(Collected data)
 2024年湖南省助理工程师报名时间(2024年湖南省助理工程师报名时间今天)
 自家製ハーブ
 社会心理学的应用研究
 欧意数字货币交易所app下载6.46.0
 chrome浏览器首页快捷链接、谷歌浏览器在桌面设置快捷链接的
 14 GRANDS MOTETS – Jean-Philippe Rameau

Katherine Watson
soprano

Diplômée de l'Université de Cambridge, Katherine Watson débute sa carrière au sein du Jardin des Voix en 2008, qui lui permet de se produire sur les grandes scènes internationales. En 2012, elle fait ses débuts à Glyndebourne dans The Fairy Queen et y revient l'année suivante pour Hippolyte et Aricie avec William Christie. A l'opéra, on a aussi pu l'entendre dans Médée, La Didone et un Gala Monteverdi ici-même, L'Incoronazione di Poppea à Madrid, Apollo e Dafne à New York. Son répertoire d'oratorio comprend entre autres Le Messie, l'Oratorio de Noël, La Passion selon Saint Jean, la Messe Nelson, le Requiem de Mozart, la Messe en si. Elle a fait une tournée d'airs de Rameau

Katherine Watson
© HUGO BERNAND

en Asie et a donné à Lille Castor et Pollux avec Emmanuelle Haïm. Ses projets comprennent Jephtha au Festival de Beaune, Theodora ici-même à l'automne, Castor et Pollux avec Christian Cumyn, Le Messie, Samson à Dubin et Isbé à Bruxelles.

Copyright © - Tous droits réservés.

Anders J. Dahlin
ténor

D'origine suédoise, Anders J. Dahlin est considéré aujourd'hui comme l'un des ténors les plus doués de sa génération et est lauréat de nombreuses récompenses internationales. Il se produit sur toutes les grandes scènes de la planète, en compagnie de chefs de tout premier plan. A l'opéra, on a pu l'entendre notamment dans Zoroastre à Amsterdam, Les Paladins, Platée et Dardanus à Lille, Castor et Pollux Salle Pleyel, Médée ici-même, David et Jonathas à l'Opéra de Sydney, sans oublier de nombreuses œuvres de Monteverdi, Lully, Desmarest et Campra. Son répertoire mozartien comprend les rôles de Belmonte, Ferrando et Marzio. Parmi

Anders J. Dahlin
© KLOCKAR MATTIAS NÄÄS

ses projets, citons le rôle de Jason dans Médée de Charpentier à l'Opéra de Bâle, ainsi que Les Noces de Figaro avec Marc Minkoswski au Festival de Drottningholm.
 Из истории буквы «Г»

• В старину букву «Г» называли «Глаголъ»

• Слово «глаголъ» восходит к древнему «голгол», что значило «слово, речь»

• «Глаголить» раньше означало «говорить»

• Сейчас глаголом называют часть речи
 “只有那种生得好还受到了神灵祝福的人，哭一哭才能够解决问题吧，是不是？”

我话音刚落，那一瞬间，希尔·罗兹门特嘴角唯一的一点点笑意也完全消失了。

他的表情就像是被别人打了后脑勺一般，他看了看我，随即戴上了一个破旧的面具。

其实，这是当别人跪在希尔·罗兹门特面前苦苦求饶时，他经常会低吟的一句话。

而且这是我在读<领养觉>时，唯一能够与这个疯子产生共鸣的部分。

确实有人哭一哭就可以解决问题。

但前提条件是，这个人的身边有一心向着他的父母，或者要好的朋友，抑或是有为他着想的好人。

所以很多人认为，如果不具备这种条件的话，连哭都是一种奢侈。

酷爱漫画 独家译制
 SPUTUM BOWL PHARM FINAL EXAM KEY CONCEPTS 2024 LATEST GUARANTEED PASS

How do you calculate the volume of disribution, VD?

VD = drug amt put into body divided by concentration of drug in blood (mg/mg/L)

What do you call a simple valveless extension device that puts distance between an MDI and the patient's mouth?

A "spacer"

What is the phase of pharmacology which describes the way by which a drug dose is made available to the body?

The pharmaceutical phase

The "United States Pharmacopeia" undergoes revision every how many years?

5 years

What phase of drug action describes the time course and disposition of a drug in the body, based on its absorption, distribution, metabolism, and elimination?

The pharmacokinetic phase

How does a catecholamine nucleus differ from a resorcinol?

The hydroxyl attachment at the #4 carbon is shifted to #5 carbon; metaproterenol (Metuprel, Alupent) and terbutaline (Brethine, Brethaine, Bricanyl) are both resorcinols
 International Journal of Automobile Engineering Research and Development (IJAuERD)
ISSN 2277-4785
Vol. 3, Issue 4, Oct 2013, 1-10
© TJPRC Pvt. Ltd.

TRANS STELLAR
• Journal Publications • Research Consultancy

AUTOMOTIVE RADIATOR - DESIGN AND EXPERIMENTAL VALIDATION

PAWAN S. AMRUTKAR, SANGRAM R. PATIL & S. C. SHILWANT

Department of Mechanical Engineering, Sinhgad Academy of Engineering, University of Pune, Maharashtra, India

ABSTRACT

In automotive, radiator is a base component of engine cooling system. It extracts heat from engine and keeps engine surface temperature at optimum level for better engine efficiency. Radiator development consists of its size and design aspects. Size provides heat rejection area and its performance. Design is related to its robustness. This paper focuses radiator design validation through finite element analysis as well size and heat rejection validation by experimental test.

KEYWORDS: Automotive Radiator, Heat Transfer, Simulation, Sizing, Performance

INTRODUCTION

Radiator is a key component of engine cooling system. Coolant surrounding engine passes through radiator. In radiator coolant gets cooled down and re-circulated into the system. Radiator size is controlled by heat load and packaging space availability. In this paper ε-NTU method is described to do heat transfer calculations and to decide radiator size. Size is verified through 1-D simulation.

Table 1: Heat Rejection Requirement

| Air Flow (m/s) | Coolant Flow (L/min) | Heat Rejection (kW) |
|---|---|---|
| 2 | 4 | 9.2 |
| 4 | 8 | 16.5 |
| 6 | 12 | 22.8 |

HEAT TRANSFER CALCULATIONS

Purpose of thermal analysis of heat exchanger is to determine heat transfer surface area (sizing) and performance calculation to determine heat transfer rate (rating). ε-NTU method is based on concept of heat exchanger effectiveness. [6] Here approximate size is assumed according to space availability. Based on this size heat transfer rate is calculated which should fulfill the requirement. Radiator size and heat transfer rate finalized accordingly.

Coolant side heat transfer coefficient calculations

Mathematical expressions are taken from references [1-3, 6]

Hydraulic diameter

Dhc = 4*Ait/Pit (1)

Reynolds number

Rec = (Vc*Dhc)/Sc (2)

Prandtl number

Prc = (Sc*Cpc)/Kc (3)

▶ **EXERCISE GOAL**:
Every entry should be given again exactly as written.

▶ **RESPONSE FOR THIS EXERCISE**:
 2024年湖南省助理工程师报名时间(2024年湖南省助理工程师报名时间今天)
 自家製ハーブ
 社会心理学的应用研究
 欧意数字货币交易所app下载6.46.0
 chrome浏览器首页快捷链接、谷歌浏览器在桌面设置快捷链接的
 14 GRANDS MOTETS – Jean-Philippe Rameau

Katherine Watson
soprano

Diplômée de l'Université de Cambridge, Katherine Watson débute sa carrière au sein du Jardin des Voix en 2008, qui lui permet de se produire sur les grandes scènes internationales. En 2012, elle fait ses débuts à Glyndebourne dans The Fairy Queen et y revient l'année suivante pour Hippolyte et Aricie avec William Christie. A l'opéra, on a aussi pu l'entendre dans Médée, La Didone et un Gala Monteverdi ici-même, L'Incoronazione di Poppea à Madrid, Apollo e Dafne à New York. Son répertoire d'oratorio comprend entre autres Le Messie, l'Oratorio de Noël, La Passion selon Saint Jean, la Messe Nelson, le Requiem de Mozart, la Messe en si. Elle a fait une tournée d'airs de Rameau

Katherine Watson
© HUGO BERNAND

en Asie et a donné à Lille Castor et Pollux avec Emmanuelle Haïm. Ses projets comprennent Jephtha au Festival de Beaune, Theodora ici-même à l'automne, Castor et Pollux avec Christian Cumyn, Le Messie, Samson à Dubin et Isbé à Bruxelles.

Copyright © - Tous droits réservés.

Anders J. Dahlin
ténor

D'origine suédoise, Anders J. Dahlin est considéré aujourd'hui comme l'un des ténors les plus doués de sa génération et est lauréat de nombreuses récompenses internationales. Il se produit sur toutes les grandes scènes de la planète, en compagnie de chefs de tout premier plan. A l'opéra, on a pu l'entendre notamment dans Zoroastre à Amsterdam, Les Paladins, Platée et Dardanus à Lille, Castor et Pollux Salle Pleyel, Médée ici-même, David et Jonathas à l'Opéra de Sydney, sans oublier de nombreuses œuvres de Monteverdi, Lully, Desmarest et Campra. Son répertoire mozartien comprend les rôles de Belmonte, Ferrando et Marzio. Parmi

Anders J. Dahlin
© KLOCKAR MATTIAS NÄÄS

ses projets, citons le rôle de Jason dans Médée de Charpentier à l'Opéra de Bâle, ainsi que Les Noces de Figaro avec Marc Minkoswski au Festival de Drottningholm.
 Из истории буквы «Г»

• В старину букву «Г» называли «Глаголъ»

• Слово «глаголъ» восходит к древнему «голгол», что значило «слово, речь»

• «Глаголить» раньше означало «говорить»

• Сейчас глаголом называют часть речи
 “只有那种生得好还受到了神灵祝福的人，哭一哭才能够解决问题吧，是不是？”

我话音刚落，那一瞬间，希尔·罗兹门特嘴角唯一的一点点笑意也完全消失了。

他的表情就像是被别人打了后脑勺一般，他看了看我，随即戴上了一个破旧的面具。

其实，这是当别人跪在希尔·罗兹门特面前苦苦求饶时，他经常会低吟的一句话。

而且这是我在读<领养觉>时，唯一能够与这个疯子产生共鸣的部分。

确实有人哭一哭就可以解决问题。

但前提条件是，这个人的身边有一心向着他的父母，或者要好的朋友，抑或是有为他着想的好人。

所以很多人认为，如果不具备这种条件的话，连哭都是一种奢侈。

酷爱漫画 独家译制
 SPUTUM BOWL PHARM FINAL EXAM KEY CONCEPTS 2024 LATEST GUARANTEED PASS

How do you calculate the volume of disribution, VD?

VD = drug amt put into body divided by concentration of drug in blood (mg/mg/L)

What do you call a simple valveless extension device that puts distance between an MDI and the patient's mouth?

A "spacer"

What is the phase of pharmacology which describes the way by which a drug dose is made available to the body?

The pharmaceutical phase

The "United States Pharmacopeia" undergoes revision every how many years?

5 years

What phase of drug action describes the time course and disposition of a drug in the body, based on its absorption, distribution, metabolism, and elimination?

The pharmacokinetic phase

How does a catecholamine nucleus differ from a resorcinol?

The hydroxyl attachment at the #4 carbon is shifted to #5 carbon; metaproterenol (Metuprel, Alupent) and terbutaline (Brethine, Brethaine, Bricanyl) are both resorcinols
 International Journal of Automobile Engineering Research and Development (IJAuERD)
ISSN 2277-4785
Vol. 3, Issue 4, Oct 2013, 1-10
© TJPRC Pvt. Ltd.

TRANS STELLAR
• Journal Publications • Research Consultancy

AUTOMOTIVE RADIATOR - DESIGN AND EXPERIMENTAL VALIDATION

PAWAN S. AMRUTKAR, SANGRAM R. PATIL & S. C. SHILWANT

Department of Mechanical Engineering, Sinhgad Academy of Engineering, University of Pune, Maharashtra, India

ABSTRACT

In automotive, radiator is a base component of engine cooling system. It extracts heat from engine and keeps engine surface temperature at optimum level for better engine efficiency. Radiator development consists of its size and design aspects. Size provides heat rejection area and its performance. Design is related to its robustness. This paper focuses radiator design validation through finite element analysis as well size and heat rejection validation by experimental test.

KEYWORDS: Automotive Radiator, Heat Transfer, Simulation, Sizing, Performance

INTRODUCTION

Radiator is a key component of engine cooling system. Coolant surrounding engine passes through radiator. In radiator coolant gets cooled down and re-circulated into the system. Radiator size is controlled by heat load and packaging space availability. In this paper ε-NTU method is described to do heat transfer calculations and to decide radiator size. Size is verified through 1-D simulation.

Table 1: Heat Rejection Requirement

| Air Flow (m/s) | Coolant Flow (L/min) | Heat Rejection (kW) |
|---|---|---|
| 2 | 4 | 9.2 |
| 4 | 8 | 16.5 |
| 6 | 12 | 22.8 |

HEAT TRANSFER CALCULATIONS

Purpose of thermal analysis of heat exchanger is to determine heat transfer surface area (sizing) and performance calculation to determine heat transfer rate (rating). ε-NTU method is based on concept of heat exchanger effectiveness. [6] Here approximate size is assumed according to space availability. Based on this size heat transfer rate is calculated which should fulfill the requirement. Radiator size and heat transfer rate finalized accordingly.

Coolant side heat transfer coefficient calculations

Mathematical expressions are taken from references [1-3, 6]

Hydraulic diameter

Dhc = 4*Ait/Pit (1)

Reynolds number

Rec = (Vc*Dhc)/Sc (2)

Prandtl number

Prc = (Sc*Cpc)/Kc (3)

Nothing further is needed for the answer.